Med-CMR: A Fine-Grained Benchmark Integrating Visual Evidence and Clinical Logic for Medical Complex Multimodal Reasoning¶

Conference: CVPR 2026
Paper: CVF Open Access
Code: https://github.com/LsmnBmnc/Med-CMR
Area: Medical Images / Multimodal VLM / Evaluation Benchmark
Keywords: Medical Multimodal Reasoning, VQA Benchmark, Capability Decoupling, LLM-as-Judge, Long-Tail Generalization

TL;DR¶

Med-CMR decomposes "medical multimodal complex reasoning" into 7 categories of tasks across 3 visual dimensions and 4 reasoning dimensions. Using 20,653 VQA items (covering 11 body systems and 12 imaging modalities) doubly audited by human experts and models, it evaluates 18 mainstream MLLMs. The findings show that GPT-5 leads with a 57.81% MCQ accuracy, long-tail generalization is universally recognized as the hardest task, and medically fine-tuned models do not consistently outperform general large models.

Background & Motivation¶

Background: MLLMs are transitioning from demonstrations to clinical workflows. However, existing medical multimodal benchmarks (such as VQA-RAD, Path-VQA, PMC-VQA, OmniMedVQA, and GMAI-MMBench) mostly stop at "perception-level VQA"—asking models to describe an image or retrieve an obvious fact from a short context.

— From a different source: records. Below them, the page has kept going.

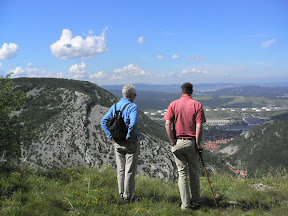 Friaul, Wanderstudienreise, Heideker Reisen, Villa di Tissano, Dr. Christoph Ulmer, Matajur, St. KanzianTriest, Cividale, San Daniele,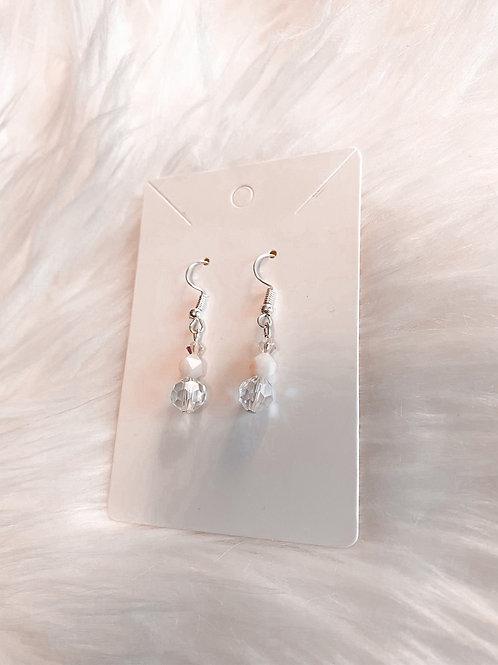 Luxurious Bliss Earrings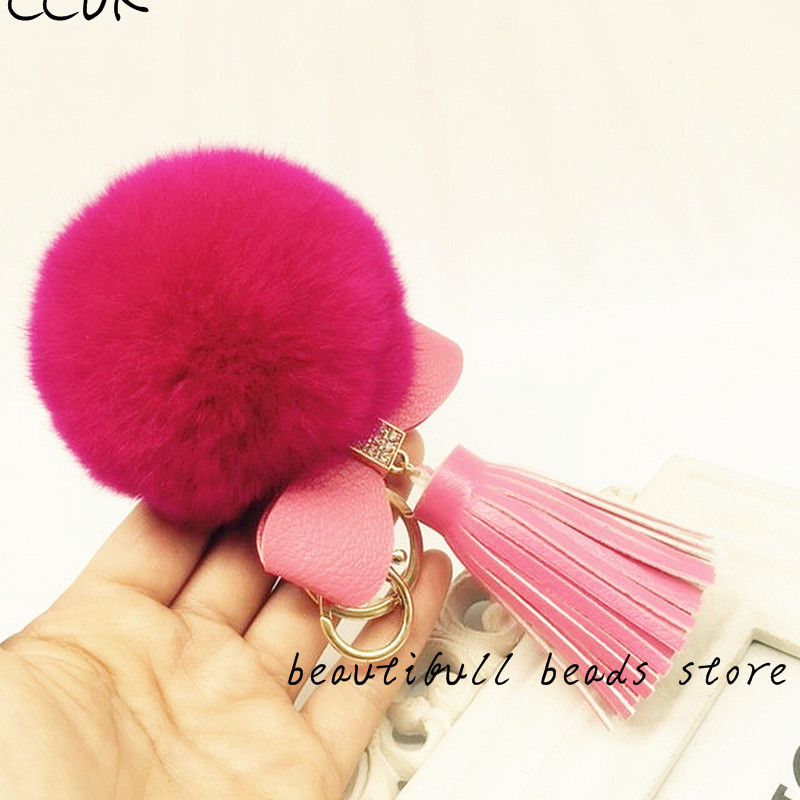 CCOR NEW Rabbit Fur Fluffy keychain Leather Bow Tie Tassel keychain car bag accessories,1pcs,MQ0043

Limitations of Prior Work: This setup hides the truly difficult scenarios in clinical decision-making—subtle low-contrast lesions, cross-modal comparisons, temporal evolution, causal chains linking symptoms/imaging/outcomes, and rare long-tail distributions in textbooks. Consequently, existing benchmarks provide almost no visibility into "complex medical reasoning capabilities" and often only provide a generic overall score, failing to reveal whether a model "cannot see clearly" or "cannot reason properly."

Key Challenge: In clinical practice, "perception" and "reasoning" are coupled—physicians must integrate evidence across time and modalities to make diagnoses under conditions of uncertainty and incomplete information. Mixing these two aspects into a single evaluation score makes it impossible to locate the actual shortcomings of the models.

Goal: The authors argue that a qualified complex medical reasoning benchmark must possess three components simultaneously: (1) systematic capability decoupling (separating visual understanding from downstream reasoning, and further subdividing them into clinically meaningful sub-dimensions); (2) clinically aligned and deliberately challenging tasks (focusing on real cases and targeting difficult setups such as temporal prediction, causal reasoning, long-tail generalization, and multi-source integration); (3) broad coverage across organs/modalities/diseases + expert verification to ensure authenticity and interpretability.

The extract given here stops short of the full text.